* [Source records]
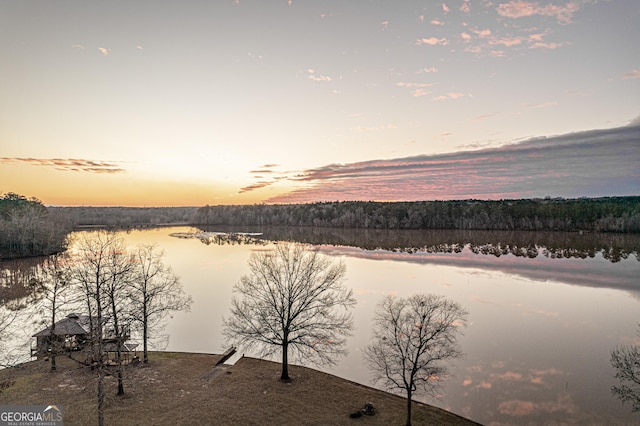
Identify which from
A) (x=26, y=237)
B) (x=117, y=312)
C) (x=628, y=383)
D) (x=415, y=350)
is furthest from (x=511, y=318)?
(x=26, y=237)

* [The task] Lay out every line of the records above as a Markdown table with the columns "Row" and "Line". Number the rows, skip blank lines, and leave out the pictures.

* [Completed task]
| Row | Line |
|---|---|
| 1 | Identify which from |
| 2 | A) (x=26, y=237) |
| 3 | B) (x=117, y=312) |
| 4 | C) (x=628, y=383) |
| 5 | D) (x=415, y=350) |
| 6 | is furthest from (x=511, y=318)? |
| 7 | (x=26, y=237) |